也就在是说@disable_dir_cleanup变量为真话，不会执行脚本命令 rm -rf #{instance[:dir]} ，如果为假，则执行脚本命令 rm -rf #{instance[:dir]} ，换句话说会将应用实例的文件目录全部删除。在默认情况下，Cloud Foundry关于@disable_dir_cleanup变量的初始化，在agent类的intialize()方法中，初始化读取配置config['disable_dir_cleanup']，而该配置默认为空，即为假。

现在分析刚才涉及的方法schedule_snapshot方法，在stop_droplet方法中，删除了@droplets中关于要删除应用实例的信息后，随即调用该schedule_snapshot方法。该方法的实现如下：

[ruby] view
plaincopy

def schedule_snapshot

return if @snapshot_scheduled

@snapshot_scheduled = true

EM.next_tick { snapshot_app_state }

end

可以看到主要是实现了snapshot_app_state方法，现在进入该方法：

[html] view
plaincopy

def snapshot_app_state

start = Time.now

tmp = File.new("#{@db_dir}/snap_#{Time.now.to_i}", 'w')

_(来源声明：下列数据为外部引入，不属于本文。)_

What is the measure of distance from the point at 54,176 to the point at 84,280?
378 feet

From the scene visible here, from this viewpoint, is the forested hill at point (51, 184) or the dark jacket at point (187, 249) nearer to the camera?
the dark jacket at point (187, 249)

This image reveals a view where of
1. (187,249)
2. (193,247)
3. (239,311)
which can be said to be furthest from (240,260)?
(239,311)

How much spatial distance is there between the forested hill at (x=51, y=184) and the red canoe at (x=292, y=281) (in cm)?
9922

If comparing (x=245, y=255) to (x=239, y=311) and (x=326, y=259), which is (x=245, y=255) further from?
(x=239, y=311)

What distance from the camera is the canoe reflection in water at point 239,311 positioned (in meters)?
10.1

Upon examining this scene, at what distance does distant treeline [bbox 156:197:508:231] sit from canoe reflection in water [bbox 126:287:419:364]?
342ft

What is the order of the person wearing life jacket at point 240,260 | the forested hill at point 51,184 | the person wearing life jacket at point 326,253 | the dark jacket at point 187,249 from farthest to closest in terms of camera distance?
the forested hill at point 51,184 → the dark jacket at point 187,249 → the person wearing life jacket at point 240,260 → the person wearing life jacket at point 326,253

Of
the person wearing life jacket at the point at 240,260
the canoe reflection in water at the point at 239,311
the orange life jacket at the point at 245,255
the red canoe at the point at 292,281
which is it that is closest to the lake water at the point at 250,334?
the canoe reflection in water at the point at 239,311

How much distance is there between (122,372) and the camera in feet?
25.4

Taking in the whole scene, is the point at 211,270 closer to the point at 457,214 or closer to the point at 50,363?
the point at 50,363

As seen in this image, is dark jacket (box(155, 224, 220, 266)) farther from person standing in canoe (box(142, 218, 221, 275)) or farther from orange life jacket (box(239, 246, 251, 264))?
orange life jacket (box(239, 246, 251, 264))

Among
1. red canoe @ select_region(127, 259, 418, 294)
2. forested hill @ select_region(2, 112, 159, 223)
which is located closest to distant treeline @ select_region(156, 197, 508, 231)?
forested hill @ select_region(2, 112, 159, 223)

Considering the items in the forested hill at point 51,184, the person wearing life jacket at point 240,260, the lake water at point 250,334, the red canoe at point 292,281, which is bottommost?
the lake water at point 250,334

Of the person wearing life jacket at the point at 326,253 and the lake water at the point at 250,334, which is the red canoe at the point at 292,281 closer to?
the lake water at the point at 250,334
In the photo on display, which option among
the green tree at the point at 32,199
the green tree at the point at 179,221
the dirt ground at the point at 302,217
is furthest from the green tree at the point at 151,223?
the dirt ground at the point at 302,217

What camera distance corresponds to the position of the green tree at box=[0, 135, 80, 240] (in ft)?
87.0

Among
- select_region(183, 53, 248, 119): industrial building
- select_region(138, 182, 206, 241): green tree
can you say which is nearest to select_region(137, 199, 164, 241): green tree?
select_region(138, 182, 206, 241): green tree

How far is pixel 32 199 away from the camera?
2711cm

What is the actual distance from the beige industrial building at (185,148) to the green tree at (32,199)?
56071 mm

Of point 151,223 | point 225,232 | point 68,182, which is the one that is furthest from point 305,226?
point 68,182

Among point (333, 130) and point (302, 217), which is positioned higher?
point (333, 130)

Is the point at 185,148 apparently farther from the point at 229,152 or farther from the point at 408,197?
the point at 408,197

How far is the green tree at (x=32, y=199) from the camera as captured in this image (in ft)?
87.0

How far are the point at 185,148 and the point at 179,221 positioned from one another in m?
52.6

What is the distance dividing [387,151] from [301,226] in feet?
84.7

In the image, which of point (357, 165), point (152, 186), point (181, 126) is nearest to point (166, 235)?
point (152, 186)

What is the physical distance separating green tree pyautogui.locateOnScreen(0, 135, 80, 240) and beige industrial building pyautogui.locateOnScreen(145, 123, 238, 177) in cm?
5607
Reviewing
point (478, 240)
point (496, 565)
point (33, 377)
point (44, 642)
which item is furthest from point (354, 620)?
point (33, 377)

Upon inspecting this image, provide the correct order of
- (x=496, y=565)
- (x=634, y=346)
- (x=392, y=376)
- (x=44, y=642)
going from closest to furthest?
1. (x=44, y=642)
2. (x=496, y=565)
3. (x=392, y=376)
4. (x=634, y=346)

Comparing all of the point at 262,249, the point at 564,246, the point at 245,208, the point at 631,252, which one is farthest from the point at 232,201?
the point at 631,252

tmp.puts(JSON.pretty_generate(@droplets))

tmp.close

FileUtils.mv(tmp.path, @app_state_file)

@logger.debug("Took #{Time.now - start} to snapshot application state.")

@snapshot_scheduled = false

end

首先，该方法获取了当前时间，并以tmp = File.new("#{@db_dir}/snap_#{Time.now.to_i}", 'w')创建了一个文件，通过将@droplets变量json化，随后将json信息写入tmp文件；关闭该文件后，通过命令FileUtils.mv(tmp.path, @app_state_file)实现将该tmp文件重命名为@app_state_file，该变量为@app_state_file
= File.join(@db_dir, APP_STATE_FILE)，其中APP_STATE_FILE = 'applications.json'：。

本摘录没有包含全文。